Ama le differenze: non è una canzone pacifista degli anni ‘70,
Love Difference, ma l’installazione che
Michelangelo Pistoletto (Biella, 1933) ha allestito in piazza del Plebiscito e concepito in occasione della 50esima Biennale di Venezia, nel 2003.
In origine c’era un tavolo dalla superficie specchiante, circondato da cuscini e sedie dei Paesi mediterranei; adesso le silhouette slegate dall’Africa mediterranea ai contorni frastagliati di Croazia e Albania si materializzano nello spessore dell’alluminio arancione (60 cm circa) e della superficie riflettente del “
bassorilievo orizzontale” -stando alle parole di Pistoletto- insieme alle sedici scritte al neon che traducono il concetto di rispetto dei popoli e di coesione delle diverse culture nelle lingue dell’Europa unita, poste tra le colonne dell’emiciclo di San Francesco da Paola.

— Richiesta scritta A —
Stampa il brano su Love Difference per intero e senza alcuna modifica.
Il brano e i record non hanno alcun legame tra loro.

— Dati dell'esercizio —

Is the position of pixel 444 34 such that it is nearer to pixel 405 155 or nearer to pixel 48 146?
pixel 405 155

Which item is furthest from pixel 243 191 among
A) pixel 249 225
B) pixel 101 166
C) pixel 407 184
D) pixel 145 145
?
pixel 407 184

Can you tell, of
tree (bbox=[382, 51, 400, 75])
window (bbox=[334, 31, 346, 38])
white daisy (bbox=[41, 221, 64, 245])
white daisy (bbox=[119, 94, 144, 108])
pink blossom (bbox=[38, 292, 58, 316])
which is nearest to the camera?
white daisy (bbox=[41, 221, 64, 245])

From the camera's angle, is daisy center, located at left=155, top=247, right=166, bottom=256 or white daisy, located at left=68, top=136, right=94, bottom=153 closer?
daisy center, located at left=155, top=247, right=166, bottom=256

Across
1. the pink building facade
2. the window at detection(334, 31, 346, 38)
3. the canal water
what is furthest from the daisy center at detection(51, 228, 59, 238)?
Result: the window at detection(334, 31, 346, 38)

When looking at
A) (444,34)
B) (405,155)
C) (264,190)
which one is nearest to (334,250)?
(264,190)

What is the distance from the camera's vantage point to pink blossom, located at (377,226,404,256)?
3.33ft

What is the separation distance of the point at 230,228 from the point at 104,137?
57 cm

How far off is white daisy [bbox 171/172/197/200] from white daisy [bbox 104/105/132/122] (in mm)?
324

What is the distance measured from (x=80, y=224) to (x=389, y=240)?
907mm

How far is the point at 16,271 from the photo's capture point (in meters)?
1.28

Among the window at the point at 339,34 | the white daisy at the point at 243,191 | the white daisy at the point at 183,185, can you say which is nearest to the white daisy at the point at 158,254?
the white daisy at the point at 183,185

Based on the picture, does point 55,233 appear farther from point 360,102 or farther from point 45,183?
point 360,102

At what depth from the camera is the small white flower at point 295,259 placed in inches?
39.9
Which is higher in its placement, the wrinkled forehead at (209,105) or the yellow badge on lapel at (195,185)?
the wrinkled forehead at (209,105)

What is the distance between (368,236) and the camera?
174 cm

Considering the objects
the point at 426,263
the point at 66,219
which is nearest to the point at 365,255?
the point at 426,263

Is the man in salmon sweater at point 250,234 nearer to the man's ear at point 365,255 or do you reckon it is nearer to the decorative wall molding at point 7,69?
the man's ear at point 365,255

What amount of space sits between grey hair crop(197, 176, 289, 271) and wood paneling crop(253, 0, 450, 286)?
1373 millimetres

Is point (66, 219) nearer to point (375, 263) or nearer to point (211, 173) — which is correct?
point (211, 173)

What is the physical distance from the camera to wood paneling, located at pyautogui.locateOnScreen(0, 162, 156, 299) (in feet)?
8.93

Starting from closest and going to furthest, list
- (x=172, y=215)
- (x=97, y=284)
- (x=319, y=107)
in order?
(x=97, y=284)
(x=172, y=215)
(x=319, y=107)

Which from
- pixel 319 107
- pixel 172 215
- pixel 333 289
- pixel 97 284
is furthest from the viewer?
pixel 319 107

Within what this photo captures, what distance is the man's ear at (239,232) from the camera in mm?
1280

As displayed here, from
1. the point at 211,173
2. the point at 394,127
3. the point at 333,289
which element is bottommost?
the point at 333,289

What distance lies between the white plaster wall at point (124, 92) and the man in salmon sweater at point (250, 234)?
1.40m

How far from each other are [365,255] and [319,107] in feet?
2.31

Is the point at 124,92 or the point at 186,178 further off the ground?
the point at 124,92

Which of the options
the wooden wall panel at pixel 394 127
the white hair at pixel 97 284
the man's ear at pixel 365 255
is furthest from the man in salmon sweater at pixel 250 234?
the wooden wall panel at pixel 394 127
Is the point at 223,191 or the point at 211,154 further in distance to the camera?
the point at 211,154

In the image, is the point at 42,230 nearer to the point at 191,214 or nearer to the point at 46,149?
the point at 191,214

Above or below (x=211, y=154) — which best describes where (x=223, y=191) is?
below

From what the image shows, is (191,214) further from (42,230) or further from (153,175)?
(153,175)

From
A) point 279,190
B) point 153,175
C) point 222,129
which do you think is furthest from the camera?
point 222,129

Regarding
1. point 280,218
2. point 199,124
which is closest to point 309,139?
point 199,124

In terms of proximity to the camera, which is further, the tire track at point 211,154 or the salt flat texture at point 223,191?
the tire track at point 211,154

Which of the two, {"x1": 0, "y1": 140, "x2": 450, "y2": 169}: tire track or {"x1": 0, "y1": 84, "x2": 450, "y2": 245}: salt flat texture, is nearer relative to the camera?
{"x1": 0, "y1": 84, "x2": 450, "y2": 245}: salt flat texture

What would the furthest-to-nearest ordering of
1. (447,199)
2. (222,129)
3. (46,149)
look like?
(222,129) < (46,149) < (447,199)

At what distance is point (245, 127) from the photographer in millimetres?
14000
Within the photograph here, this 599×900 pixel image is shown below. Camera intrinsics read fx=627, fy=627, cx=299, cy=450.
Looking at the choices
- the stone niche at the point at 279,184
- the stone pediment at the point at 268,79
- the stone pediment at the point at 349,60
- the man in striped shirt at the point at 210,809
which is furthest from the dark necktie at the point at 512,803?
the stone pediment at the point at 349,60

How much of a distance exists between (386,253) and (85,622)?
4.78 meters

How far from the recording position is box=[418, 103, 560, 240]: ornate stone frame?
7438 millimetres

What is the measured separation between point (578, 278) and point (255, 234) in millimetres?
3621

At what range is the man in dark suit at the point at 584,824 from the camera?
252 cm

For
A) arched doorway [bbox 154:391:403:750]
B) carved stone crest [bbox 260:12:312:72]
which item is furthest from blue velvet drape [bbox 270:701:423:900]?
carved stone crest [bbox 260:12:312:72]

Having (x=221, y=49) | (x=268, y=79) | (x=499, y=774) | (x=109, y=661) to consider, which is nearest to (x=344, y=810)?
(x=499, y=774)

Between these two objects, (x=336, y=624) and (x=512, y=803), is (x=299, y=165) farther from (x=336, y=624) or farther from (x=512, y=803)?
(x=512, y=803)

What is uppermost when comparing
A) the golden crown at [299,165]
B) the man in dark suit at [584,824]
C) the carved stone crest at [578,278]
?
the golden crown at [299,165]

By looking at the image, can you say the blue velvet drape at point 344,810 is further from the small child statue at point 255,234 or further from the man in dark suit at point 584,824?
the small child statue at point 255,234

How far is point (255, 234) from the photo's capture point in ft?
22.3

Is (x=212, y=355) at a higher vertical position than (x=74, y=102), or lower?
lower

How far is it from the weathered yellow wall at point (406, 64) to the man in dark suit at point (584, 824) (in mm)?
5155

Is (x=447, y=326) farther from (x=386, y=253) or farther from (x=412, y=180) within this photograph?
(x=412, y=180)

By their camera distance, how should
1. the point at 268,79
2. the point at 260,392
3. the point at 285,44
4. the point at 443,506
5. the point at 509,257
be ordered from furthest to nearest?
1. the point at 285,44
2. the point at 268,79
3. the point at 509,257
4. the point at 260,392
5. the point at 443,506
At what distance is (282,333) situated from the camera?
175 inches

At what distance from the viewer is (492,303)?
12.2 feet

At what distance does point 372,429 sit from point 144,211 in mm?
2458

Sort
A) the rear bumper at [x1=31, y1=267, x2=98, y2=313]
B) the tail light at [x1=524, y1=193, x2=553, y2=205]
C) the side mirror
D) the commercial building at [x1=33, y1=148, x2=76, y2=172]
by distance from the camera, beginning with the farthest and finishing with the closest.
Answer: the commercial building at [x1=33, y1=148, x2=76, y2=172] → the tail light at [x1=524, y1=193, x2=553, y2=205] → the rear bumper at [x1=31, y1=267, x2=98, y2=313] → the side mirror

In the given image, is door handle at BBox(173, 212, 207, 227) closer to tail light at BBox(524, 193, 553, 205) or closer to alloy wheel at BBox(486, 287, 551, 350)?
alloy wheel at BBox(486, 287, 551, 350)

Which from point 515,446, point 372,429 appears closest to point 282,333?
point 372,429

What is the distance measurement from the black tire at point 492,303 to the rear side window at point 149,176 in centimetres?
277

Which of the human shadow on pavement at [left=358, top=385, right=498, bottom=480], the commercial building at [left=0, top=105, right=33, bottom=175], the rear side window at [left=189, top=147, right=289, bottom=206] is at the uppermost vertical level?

— Richiesta scritta B —
Per favore, restituisci dai record soltanto queste righe, senza modifiche: parti dalla riga che contiene "How far is point" e fermati dopo quella che contiene "5. the point at 443,506".

— Risposta completa A —
Ama le differenze: non è una canzone pacifista degli anni ‘70,
Love Difference, ma l’installazione che
Michelangelo Pistoletto (Biella, 1933) ha allestito in piazza del Plebiscito e concepito in occasione della 50esima Biennale di Venezia, nel 2003.
In origine c’era un tavolo dalla superficie specchiante, circondato da cuscini e sedie dei Paesi mediterranei; adesso le silhouette slegate dall’Africa mediterranea ai contorni frastagliati di Croazia e Albania si materializzano nello spessore dell’alluminio arancione (60 cm circa) e della superficie riflettente del “
bassorilievo orizzontale” -stando alle parole di Pistoletto- insieme alle sedici scritte al neon che traducono il concetto di rispetto dei popoli e di coesione delle diverse culture nelle lingue dell’Europa unita, poste tra le colonne dell’emiciclo di San Francesco da Paola.

— Risposta completa B —
How far is point (255, 234) from the photo's capture point in ft?
22.3

Is (x=212, y=355) at a higher vertical position than (x=74, y=102), or lower?
lower

How far is it from the weathered yellow wall at point (406, 64) to the man in dark suit at point (584, 824) (in mm)?
5155

Is (x=447, y=326) farther from (x=386, y=253) or farther from (x=412, y=180) within this photograph?
(x=412, y=180)

By their camera distance, how should
1. the point at 268,79
2. the point at 260,392
3. the point at 285,44
4. the point at 443,506
5. the point at 509,257
be ordered from furthest to nearest?
1. the point at 285,44
2. the point at 268,79
3. the point at 509,257
4. the point at 260,392
5. the point at 443,506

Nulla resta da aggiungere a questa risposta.